Texto do exercício =>
%%

Deu a louca nos Russos
Sem ter mais como manter a retórica de fevereiro de 2022, quando invadiram a Ucrânia “nazista”, o governo russo na semana passada mostrou, um pouco antes da hora, o tom do momento. Não há outro termo dentro da geopolítica: enlouqueceram.
E com a mídia absolutamente controlada pelo estado, as loucuras de gabinete se transformam em notícias do “ministério da paz” (aquele que inventa e cuida da guerra). Hoje, o presidente Medvedev, na mensagem que marca o Dia da Unidade Nacional da Rússia afirmou, e está em todos os noticiários internacionais: “Lutamos contra Satanás”.

%%

Dados registrados =>
%%

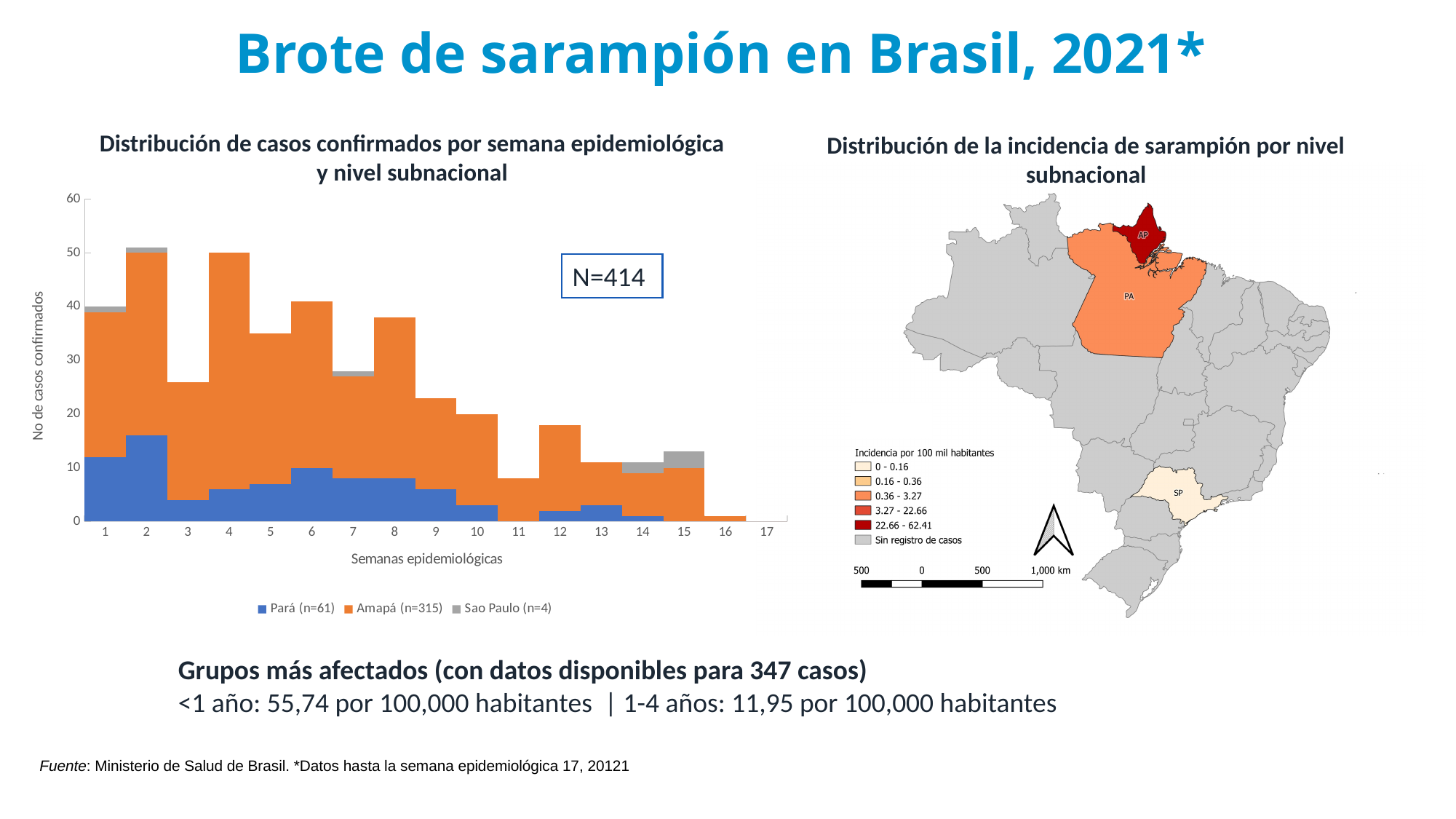
How many series does the legend of the bar chart list? 3 In the bar chart, which week has more total confirmed cases, week 3 or week 4? Week 4 In the bar chart, which epidemiological week has the fewest confirmed cases? Week 17 In the bar chart, is the total number of confirmed cases in week 3 greater or less than 30? less In the bar chart, is the number of Pará cases in week 2 greater or less than 10? greater What kind of chart is 'Distribución de casos confirmados por semana epidemiológica y nivel subnacional'? Stacked bar chart In the bar chart, is the total number of confirmed cases in week 11 greater or less than 10? less In the bar chart, do the total confirmed cases generally rise or fall from week 8 to week 17? Fall What total N is shown in the box on the bar chart? N=414 How many epidemiological weeks are shown on the x axis of the bar chart? 17 In the bar chart legend, how many cases (n) are given for Amapá? 315 In the bar chart legend, how many cases (n) are given for Pará? 61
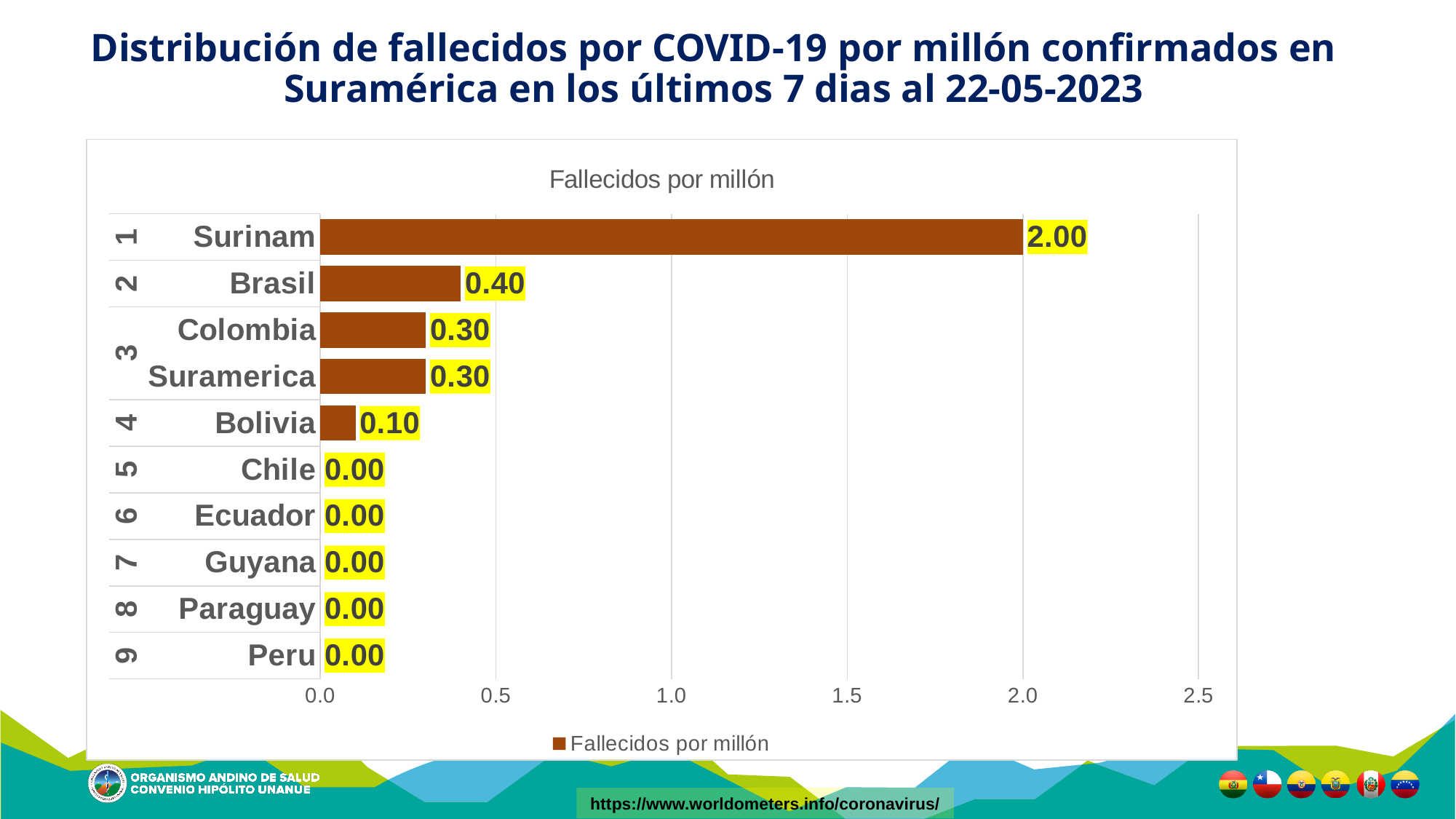
Is the value for Surinam greater or less than 1.5? greater What is the value for Suramerica? 0.30 What kind of chart is shown on the slide? bar chart What is the value for Surinam? 2.00 What is the legend entry shown below the chart? Fallecidos por millón What is the value for Brasil? 0.40 How many categories are shown on the chart? 10 What is the value for Bolivia? 0.10 What is the difference between the values for Colombia and Bolivia? 0.20 Which is larger, the value for Brasil or the value for Colombia? Brasil Which category has the highest value? Surinam What is the difference between the values for Surinam and Brasil? 1.60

%%

Atividade => Pode reescrever o trecho do texto sobre a Rússia entre "Deu a louca" e "da geopolítica: enlouqueceram.", inclusive, trocando "governo russo" por "Kremlin"?

Resposta =>
Deu a louca nos Russos
Sem ter mais como manter a retórica de fevereiro de 2022, quando invadiram a Ucrânia “nazista”, o Kremlin na semana passada mostrou, um pouco antes da hora, o tom do momento. Não há outro termo dentro da geopolítica: enlouqueceram.